*Quoted passage*:
<<<<
Difficult to say. Knowing the expected value is an integer. Let’s round the prediction made by the regression which is known to be integer.

from sklearn.exceptions import ConvergenceWarning
from sklearn.utils._testing import ignore_warnings

def float2int(y):
    return numpy.int32(y + 0.5)

fct2float2int = numpy.vectorize(float2int)

@ignore_warnings(category=(ConvergenceWarning, ))
def evaluation2():
    rnd = []
    perf_reg = []
    perf_clr = []
    acc_reg = []
    acc_clr = []
    for rs in range(0, 50):
        rnd.append(rs)
        X_train, X_test, y_train, y_test = train_test_split(X, y, random_state=rs)
        reg = LinearRegression()
        reg.fit(X_train, y_train)
        log = LogisticRegression()
        log.fit(X_train, y_train)
        perf_reg.append(r2_score(y_test, float2int(reg.predict(X_test))))
        perf_clr.append(r2_score(y_test, log.predict(X_test)))
        acc_reg.append(accuracy_score(y_test, float2int(reg.predict(X_test))))
        acc_clr.append(accuracy_score(y_test, log.predict(X_test)))
    return (numpy.array(rnd), numpy.array(perf_reg), numpy.array(perf_clr),
            numpy.array(acc_reg), numpy.array(acc_clr))

rnd2, perf_reg2, perf_clr2, acc_reg2, acc_clr2 = evaluation2()

fig, ax = plt.subplots(1, 2, figsize=(14, 4))
ax[0].plot(rnd2, perf_reg2, label="regression")
ax[0].plot(rnd2, perf_clr2, label="classification")
ax[0].set_title("Comparison between regression and classificaton\non the same problem with r2_score")
ax[1].plot(rnd2, acc_reg2, label="regression")
ax[1].plot(rnd2, acc_clr2, label="classification")
ax[1].set_title("Comparison between regression and classificaton\non the same problem with accuracy_score");

Pretty visually indecisive.

numpy.sign(perf_reg2 - perf_clr2).sum()

6.0

numpy.sign(acc_reg2 - acc_clr2).sum()

6.0

As strange as it seems to be, the regression wins on Iris data.

But… There is always a but…

The but…

There is one tiny difference between regression and classification. Classification is immune to a permutation of the label.

data = load_iris()
X, y = data.data, data.target
X_train, X_test, y_train, y_test = train_test_split(X, y, random_state=12)

reg = LinearRegression()
>>>>
*Explore the material*:
1 > In the regression-versus-classification excerpt, what is classification said to be immune to?
2 > Name every list that the function evaluation2 in the regression-versus-classification excerpt starts out empty.
3 > Reproduce the part of the regression-versus-classification excerpt that opens with the words containing "log = LogisticRegression()" and closes with "2, figsize=(14, 4))".
The rows have no connection to the regression-versus-classification excerpt.

[Data entries]
<<<<
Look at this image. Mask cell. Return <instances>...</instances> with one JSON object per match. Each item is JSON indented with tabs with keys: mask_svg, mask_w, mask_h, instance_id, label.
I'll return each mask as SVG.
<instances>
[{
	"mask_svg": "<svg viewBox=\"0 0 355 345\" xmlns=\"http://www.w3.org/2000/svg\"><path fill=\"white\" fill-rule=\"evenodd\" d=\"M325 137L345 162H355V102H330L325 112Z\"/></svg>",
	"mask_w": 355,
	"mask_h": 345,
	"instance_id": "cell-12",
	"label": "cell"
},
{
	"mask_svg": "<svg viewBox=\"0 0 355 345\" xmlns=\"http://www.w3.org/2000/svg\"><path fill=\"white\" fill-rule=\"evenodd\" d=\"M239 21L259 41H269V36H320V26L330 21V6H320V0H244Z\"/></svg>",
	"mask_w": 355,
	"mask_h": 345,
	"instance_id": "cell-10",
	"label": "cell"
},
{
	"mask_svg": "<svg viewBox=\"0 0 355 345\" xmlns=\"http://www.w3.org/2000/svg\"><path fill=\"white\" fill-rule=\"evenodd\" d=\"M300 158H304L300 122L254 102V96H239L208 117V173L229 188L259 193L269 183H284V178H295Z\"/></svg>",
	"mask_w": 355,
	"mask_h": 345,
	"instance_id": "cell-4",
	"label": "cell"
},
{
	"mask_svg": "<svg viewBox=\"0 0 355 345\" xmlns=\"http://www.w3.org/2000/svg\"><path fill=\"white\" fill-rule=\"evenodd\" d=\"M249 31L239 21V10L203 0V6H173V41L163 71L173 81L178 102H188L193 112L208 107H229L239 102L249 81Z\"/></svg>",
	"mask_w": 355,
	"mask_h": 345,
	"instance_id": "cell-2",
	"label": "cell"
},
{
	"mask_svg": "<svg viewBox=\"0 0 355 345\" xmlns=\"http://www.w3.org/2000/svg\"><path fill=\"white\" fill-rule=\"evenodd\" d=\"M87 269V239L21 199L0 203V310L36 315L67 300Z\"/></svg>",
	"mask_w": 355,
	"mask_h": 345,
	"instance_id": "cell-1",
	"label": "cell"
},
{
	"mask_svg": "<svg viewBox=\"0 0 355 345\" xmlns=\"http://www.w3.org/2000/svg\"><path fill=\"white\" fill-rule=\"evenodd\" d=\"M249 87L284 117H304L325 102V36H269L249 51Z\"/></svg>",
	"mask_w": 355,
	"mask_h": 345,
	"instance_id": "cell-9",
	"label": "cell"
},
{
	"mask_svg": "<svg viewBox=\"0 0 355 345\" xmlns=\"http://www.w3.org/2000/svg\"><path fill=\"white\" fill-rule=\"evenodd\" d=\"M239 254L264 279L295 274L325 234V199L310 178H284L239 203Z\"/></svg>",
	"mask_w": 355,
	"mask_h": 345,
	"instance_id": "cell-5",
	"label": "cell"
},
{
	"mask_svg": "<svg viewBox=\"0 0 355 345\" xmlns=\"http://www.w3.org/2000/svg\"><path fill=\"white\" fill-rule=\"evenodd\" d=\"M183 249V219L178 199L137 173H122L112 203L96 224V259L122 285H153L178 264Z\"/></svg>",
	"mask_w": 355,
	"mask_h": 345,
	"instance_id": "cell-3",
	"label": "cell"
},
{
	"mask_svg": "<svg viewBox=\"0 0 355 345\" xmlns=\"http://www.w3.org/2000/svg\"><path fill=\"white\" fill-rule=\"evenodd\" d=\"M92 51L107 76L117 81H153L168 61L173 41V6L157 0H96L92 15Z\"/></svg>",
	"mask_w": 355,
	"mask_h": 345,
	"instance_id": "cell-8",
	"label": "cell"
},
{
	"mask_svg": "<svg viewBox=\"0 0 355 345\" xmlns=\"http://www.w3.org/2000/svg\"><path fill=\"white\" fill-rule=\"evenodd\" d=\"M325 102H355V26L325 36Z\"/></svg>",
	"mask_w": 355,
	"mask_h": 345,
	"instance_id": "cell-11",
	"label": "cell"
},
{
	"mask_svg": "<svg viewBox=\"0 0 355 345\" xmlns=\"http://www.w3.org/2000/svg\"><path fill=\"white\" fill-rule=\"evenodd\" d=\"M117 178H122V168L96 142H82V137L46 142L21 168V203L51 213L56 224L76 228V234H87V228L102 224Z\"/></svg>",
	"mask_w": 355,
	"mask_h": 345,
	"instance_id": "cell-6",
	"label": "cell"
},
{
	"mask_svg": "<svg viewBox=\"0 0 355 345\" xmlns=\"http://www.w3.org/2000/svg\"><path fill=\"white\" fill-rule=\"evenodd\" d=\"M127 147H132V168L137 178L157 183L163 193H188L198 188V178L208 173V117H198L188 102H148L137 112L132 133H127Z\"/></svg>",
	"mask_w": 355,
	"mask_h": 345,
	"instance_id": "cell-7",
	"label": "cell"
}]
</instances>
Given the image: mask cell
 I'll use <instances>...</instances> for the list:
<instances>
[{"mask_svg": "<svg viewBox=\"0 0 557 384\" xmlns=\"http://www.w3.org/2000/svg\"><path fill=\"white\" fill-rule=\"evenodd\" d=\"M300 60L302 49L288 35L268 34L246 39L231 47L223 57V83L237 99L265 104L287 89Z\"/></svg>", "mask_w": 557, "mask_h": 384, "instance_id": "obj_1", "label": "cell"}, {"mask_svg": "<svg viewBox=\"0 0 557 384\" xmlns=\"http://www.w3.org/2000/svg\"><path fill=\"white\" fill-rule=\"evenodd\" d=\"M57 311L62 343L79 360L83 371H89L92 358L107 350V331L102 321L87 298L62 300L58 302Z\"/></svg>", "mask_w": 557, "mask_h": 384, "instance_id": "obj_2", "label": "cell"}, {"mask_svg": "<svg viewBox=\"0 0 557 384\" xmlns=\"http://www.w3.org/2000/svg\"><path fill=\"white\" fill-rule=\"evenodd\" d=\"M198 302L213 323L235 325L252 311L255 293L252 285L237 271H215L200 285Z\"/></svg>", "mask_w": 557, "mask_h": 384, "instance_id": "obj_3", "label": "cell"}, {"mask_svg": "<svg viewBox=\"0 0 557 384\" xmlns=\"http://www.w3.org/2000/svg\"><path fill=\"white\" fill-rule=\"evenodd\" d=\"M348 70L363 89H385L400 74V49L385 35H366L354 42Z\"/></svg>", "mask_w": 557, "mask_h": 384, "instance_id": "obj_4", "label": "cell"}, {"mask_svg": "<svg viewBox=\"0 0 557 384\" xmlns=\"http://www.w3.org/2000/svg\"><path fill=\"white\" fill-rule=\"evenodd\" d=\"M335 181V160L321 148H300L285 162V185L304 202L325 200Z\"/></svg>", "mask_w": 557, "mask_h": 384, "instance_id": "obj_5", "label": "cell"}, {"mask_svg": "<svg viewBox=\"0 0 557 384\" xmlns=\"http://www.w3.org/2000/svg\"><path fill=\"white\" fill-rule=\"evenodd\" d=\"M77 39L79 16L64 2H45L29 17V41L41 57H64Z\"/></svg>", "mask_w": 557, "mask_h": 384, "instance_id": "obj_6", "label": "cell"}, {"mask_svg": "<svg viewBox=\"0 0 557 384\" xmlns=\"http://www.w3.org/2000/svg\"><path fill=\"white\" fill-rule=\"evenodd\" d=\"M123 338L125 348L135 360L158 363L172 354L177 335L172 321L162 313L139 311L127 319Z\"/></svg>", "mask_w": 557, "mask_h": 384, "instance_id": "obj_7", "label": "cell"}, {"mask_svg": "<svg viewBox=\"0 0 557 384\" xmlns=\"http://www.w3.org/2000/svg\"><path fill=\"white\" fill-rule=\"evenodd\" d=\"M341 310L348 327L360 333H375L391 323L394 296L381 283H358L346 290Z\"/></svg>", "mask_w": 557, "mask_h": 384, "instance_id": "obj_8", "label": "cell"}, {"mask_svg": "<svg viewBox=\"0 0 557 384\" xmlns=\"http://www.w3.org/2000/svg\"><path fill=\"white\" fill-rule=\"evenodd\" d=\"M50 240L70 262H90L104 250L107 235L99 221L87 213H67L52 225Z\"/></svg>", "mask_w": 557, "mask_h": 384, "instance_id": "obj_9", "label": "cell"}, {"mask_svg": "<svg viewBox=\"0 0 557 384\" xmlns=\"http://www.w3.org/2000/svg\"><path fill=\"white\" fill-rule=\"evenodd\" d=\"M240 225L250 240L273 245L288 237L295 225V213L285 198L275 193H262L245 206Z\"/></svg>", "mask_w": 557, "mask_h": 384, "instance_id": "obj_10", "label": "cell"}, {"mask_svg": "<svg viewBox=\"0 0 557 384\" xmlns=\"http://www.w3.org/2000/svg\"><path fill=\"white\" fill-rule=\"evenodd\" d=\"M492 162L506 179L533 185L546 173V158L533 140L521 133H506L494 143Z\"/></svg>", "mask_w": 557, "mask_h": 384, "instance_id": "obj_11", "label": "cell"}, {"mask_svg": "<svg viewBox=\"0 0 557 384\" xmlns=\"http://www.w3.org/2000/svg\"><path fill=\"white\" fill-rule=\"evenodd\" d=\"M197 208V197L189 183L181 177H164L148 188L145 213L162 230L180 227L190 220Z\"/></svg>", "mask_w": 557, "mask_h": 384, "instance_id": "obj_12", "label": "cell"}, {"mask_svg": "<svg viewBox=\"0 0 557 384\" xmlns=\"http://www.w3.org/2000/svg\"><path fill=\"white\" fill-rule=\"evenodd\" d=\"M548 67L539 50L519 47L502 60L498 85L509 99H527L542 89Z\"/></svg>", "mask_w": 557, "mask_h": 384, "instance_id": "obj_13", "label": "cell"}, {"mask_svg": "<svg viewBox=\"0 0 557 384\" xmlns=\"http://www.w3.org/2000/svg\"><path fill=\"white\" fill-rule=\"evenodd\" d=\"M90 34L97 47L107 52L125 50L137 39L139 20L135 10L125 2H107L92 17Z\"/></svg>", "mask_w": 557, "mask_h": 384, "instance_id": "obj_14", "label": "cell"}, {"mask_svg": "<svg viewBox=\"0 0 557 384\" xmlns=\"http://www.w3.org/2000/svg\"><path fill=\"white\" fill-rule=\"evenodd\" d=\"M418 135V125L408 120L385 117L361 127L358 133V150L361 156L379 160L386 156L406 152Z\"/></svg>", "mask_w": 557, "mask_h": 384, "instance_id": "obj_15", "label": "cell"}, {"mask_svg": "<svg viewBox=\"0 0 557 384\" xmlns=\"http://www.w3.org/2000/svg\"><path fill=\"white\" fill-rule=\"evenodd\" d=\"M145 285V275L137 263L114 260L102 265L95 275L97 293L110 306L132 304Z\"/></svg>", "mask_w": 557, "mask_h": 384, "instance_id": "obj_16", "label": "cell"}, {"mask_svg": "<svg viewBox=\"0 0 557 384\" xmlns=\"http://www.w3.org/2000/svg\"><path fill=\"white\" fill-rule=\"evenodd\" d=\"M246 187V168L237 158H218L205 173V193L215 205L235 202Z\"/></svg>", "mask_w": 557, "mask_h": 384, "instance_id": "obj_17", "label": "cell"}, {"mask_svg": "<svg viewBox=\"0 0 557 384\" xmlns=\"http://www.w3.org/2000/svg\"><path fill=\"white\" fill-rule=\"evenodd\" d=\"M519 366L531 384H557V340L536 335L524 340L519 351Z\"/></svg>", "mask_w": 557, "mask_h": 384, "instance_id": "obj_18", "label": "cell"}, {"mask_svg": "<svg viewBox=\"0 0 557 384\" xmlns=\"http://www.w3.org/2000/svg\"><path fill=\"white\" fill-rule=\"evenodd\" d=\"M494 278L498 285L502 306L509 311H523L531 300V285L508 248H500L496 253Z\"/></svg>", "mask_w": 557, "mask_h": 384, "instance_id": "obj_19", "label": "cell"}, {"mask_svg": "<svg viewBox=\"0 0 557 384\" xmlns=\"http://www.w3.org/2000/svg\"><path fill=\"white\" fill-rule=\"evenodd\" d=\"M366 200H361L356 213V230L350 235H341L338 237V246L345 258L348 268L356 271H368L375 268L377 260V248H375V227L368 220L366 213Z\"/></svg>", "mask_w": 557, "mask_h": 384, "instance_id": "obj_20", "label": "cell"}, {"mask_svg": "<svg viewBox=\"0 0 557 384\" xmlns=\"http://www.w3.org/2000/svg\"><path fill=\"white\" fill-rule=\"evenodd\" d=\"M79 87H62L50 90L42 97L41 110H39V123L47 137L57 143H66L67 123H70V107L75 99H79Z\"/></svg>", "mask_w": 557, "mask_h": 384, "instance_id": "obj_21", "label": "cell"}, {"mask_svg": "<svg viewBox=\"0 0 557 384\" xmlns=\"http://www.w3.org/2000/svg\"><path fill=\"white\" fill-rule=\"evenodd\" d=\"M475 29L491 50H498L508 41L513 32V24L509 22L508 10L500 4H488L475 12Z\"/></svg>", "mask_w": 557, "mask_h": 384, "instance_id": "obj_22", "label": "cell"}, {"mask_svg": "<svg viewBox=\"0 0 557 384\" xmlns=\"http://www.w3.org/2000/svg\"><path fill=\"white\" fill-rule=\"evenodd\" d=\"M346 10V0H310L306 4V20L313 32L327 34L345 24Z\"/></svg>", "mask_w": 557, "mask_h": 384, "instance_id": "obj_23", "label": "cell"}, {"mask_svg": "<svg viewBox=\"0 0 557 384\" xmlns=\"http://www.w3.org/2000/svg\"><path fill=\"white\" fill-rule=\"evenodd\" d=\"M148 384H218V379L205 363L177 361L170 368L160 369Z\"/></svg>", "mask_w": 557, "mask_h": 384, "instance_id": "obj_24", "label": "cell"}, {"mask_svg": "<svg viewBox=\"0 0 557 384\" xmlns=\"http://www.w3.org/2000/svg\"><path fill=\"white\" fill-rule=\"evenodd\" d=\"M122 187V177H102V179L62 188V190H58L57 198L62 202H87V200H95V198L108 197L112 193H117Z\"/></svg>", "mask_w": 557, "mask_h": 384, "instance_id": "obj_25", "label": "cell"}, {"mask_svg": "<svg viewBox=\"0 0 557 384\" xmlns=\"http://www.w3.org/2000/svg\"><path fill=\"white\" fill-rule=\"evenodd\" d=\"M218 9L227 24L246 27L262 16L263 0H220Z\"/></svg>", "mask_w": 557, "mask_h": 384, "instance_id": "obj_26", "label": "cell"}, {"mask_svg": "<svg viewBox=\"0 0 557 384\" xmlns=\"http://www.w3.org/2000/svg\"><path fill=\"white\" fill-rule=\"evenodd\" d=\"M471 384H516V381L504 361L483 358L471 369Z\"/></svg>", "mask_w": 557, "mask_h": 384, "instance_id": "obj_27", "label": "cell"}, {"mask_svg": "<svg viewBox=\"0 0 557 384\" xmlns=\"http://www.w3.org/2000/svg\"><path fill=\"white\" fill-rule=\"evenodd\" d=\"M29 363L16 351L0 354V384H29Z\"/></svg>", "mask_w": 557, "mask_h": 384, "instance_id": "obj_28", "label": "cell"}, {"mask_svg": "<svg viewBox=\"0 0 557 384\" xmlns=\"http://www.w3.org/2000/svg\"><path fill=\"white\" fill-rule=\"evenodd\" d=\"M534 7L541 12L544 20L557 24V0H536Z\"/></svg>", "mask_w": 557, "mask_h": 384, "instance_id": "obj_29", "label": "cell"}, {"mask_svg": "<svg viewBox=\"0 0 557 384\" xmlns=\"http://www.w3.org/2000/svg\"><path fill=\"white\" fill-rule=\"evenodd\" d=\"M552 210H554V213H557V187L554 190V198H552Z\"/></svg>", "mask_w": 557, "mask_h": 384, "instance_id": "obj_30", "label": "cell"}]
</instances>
>>>>
*Solutions by task*:
1 > A permutation of the label.

2 > rnd, perf_reg, perf_clr, acc_reg, acc_clr

3 >
log = LogisticRegression()
        log.fit(X_train, y_train)
        perf_reg.append(r2_score(y_test, float2int(reg.predict(X_test))))
        perf_clr.append(r2_score(y_test, log.predict(X_test)))
        acc_reg.append(accuracy_score(y_test, float2int(reg.predict(X_test))))
        acc_clr.append(accuracy_score(y_test, log.predict(X_test)))
    return (numpy.array(rnd), numpy.array(perf_reg), numpy.array(perf_clr),
            numpy.array(acc_reg), numpy.array(acc_clr))

rnd2, perf_reg2, perf_clr2, acc_reg2, acc_clr2 = evaluation2()

fig, ax = plt.subplots(1, 2, figsize=(14, 4))